Over the years, many Catholic bloggers have gone gah-gah over preachers who utilized one of the proclamations of Jesus feeding the multitudes to preach on what a miracle the sharing of loaves and fish might have been.
Applying some reverse snark, maybe there was some proto-capitalist in the five thousand who thought, “This dude is producing some serious quantity of baked goods and piscine protein. We should set up shop here in this lonely place.” No wonder those baskets full were on the next day’s clearance sale. And no wonder it was such a miracle that people got fed before hoarding-for-profit went into effect.
Taken as an isolated incident, I don’t have a problem with preaching on a miracle of sharing. Given the level of self-interest among human beings, it might be a miracle worthy of four gospels in some quarters. I certainly know I’ve seen it complained about far more often than I’ve heard it live. I tend to tune it out like criticisms of hated liturgical songs.
Personally, this strikes me as a better homily, and a superior metaphor for grace: God can take very meager resources–including our own selves–and make something substantial of it. I need to hear that preached often enough. Thank heaven my wife pounds my stubborn brain with that notion. Sometimes more than once a day.

**Saved data entries:**

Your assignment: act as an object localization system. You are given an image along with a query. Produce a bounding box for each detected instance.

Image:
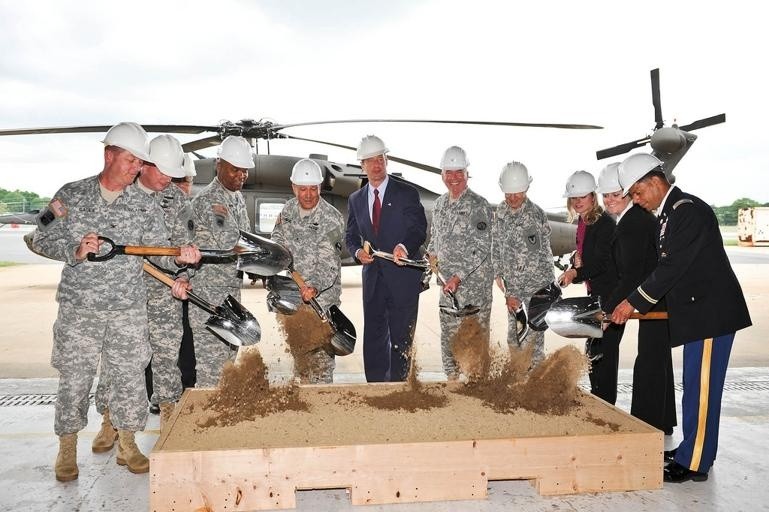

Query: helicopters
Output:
[0,67,727,288]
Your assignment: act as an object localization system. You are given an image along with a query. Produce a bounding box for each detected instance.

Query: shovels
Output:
[87,230,291,277]
[362,240,431,290]
[528,264,573,332]
[143,262,262,347]
[437,268,480,318]
[292,271,356,356]
[544,296,669,338]
[514,301,527,346]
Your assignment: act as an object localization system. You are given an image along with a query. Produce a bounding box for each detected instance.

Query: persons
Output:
[92,134,197,453]
[598,162,676,434]
[428,146,493,381]
[193,135,259,388]
[344,137,428,382]
[491,160,555,380]
[268,160,344,385]
[557,171,628,409]
[612,152,752,483]
[25,123,202,482]
[146,153,195,415]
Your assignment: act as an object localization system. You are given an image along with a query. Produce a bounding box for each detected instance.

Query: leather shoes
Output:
[149,402,159,413]
[664,447,679,463]
[664,460,708,483]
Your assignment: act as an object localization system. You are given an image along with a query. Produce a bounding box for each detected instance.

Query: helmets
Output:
[219,136,255,168]
[440,145,470,171]
[499,161,533,194]
[596,162,622,193]
[290,158,322,185]
[357,135,389,159]
[618,153,664,196]
[102,123,149,161]
[183,154,196,176]
[148,135,185,178]
[566,171,595,196]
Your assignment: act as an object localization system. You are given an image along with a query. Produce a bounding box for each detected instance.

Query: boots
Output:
[55,432,79,482]
[92,406,119,453]
[159,402,176,435]
[117,429,149,473]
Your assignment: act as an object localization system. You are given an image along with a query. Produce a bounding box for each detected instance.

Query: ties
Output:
[371,189,381,236]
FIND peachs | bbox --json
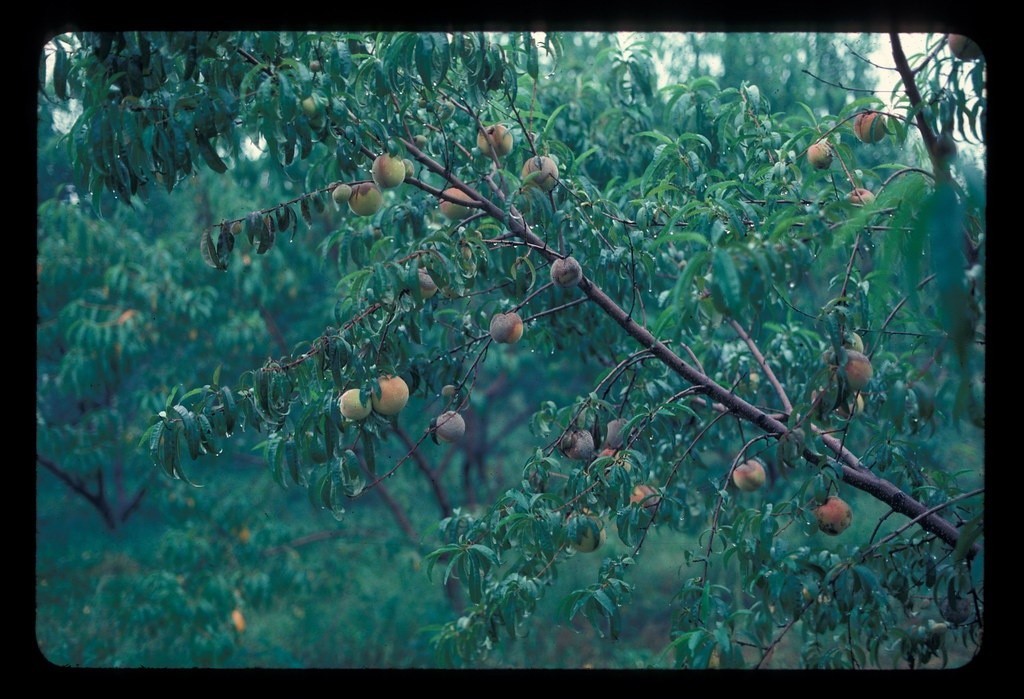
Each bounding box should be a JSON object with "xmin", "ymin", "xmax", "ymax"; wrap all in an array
[{"xmin": 302, "ymin": 33, "xmax": 978, "ymax": 668}]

**TASK SET:**
1. In the blog post on preaching about the feeding of the multitudes, what does the writer consider a better homily and a superior metaphor for grace?
2. Carry the blog post on preaching about the loaves and fish forward from its final sentence.

**EXPECTED RESPONSES:**
1. That God can take very meager resources, including our own selves, and make something substantial of them.

2.
The problems connected with this reading on both sides of the commentary follow:
- People who promote the miracle of multiplication might place too much emphasis on the supernatural, if not the magic moment. The point of attending carefully at Mass is not what happens to ordinary bread, but how ordinary people are transformed into active disciples. It’s not about Jesus as spectator sport. It’s about acting like him.
- People who are satisfied with a casual reading of William Barclay or Stone Soup might actually consider widening their horizons to note how God’s grace works in mighty wonderful ways. Including the inside of people’s brains when they become converts.
- Preachers who repeat either homily on sharing or miracle might want to put a lid on that theme, whichever it is. Find some new insight to startle or surprise people who have already heard your homily once and may not need to tune out as you preach it again.
That said, if there are any listeners out there with a story to share from yesterday’s homily, I’m all ears. But not twelve baskets’ worth.